2. Część doświadczalna

Doświadczenie 1: Wpływ temperatury na szybkość reakcji enzymatycznej

Wzrost szybkości reakcji pod wpływem temperatury jest wynikiem aktywności cząsteczek substratów. Energia ta, zwana energią aktywacji, powoduje rozluźnienie wiązań w reagujących cząsteczkach oraz służy do pokonania sił odpychania międzycząsteczkowego.

Odczynniki:

1). Bufor fosforanowy (0,1 mol/l) o pH 7,0.

2). 1% roztwór skrobi.

3). 0,01% jod w 0,02% KJ.

4). 0,9% NaCl.

5). Roztwór amylazy.

Wykonanie: Przygotować cztery probówki, oznaczyć je kolejno numerami od 1 do 4. Do każdej z nich wprowadzić 2 ml buforu fosforanowego o pH 7,0 oraz 2 ml roz­tworu amylazy. Zawartość probówki nr 1 zagotować natychmiast nad palnikiem, a następnie wstawić do wrzącej łaźni wodnej na 5 minut, po czym ochłodzić. Do każdej z czterech probówek dodać: 2 ml 1% roztworu skrobi oraz 0,2 ml 0,01% roztworu jodu w 0,02% KJ. Probówki nr 1 i 2 pozostawić w temperaturze pokojowej. Probówkę nr 3 wstawić do zlewki z lodem. Probówkę nr 4 umieścić w łaźni wodnej o temp. 37°C. Po 10 min porównać zabarwienie w probówkach (skrobia nie rozłożona barwi się z jodem na kolor niebieski).
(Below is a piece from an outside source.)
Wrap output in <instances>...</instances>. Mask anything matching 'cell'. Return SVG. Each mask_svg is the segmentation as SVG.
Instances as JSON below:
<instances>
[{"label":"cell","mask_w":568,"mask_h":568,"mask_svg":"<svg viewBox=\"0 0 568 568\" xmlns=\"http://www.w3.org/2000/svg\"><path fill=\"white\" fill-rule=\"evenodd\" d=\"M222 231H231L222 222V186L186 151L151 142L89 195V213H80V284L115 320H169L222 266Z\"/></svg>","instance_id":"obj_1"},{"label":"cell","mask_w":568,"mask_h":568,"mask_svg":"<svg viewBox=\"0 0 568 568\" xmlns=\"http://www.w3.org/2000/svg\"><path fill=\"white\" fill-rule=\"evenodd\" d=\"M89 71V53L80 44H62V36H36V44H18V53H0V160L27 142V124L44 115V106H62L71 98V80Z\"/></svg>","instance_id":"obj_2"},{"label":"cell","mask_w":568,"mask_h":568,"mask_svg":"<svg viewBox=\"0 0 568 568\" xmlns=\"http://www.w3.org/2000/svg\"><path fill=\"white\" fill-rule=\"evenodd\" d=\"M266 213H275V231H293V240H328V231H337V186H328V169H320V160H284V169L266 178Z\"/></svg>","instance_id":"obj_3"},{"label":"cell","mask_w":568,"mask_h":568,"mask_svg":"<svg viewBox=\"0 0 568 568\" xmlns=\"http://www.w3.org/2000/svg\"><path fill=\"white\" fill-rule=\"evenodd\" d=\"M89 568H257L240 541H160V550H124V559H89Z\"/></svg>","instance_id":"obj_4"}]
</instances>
Doświadczenie 2. Wpływ stężenia enzymu na szybkość reakcji enzymatycznych

Odczynniki:

1). Bufor fosforanowy (0,1 mol/l) o pH 7,0.

2). 1% roztwór skrobi.

3). 0,01% jod w 0,02% KJ.

4). 0,9% NaCl.

5). Roztwór amylazy.

Wykonanie: Przygotować trzy probówki do każdej odmierzyć po 2 ml buforu fosfora­nowego o pH 7,0 i 2 ml 1% roztworu skrobi. Następnie do probówek dodać roztwór amylazy i 0,9% NaCl wg schematu:

1 probówka - 2 ml roztworu amylazy,

2 probówka - 1 ml roztworu amylazy + 1 ml 0,9% NaCl,

3 probówka - 0,4 ml roztworu amylazy + 1,6 ml 0,9% NaCl. Wstawić probówki na 10 min do łaźni wodnej o temp. 37°C. Następnie ochłodzić i dodać 0,2 ml roztworu jodu w KJ. Porównać zabarwienie w probówkach.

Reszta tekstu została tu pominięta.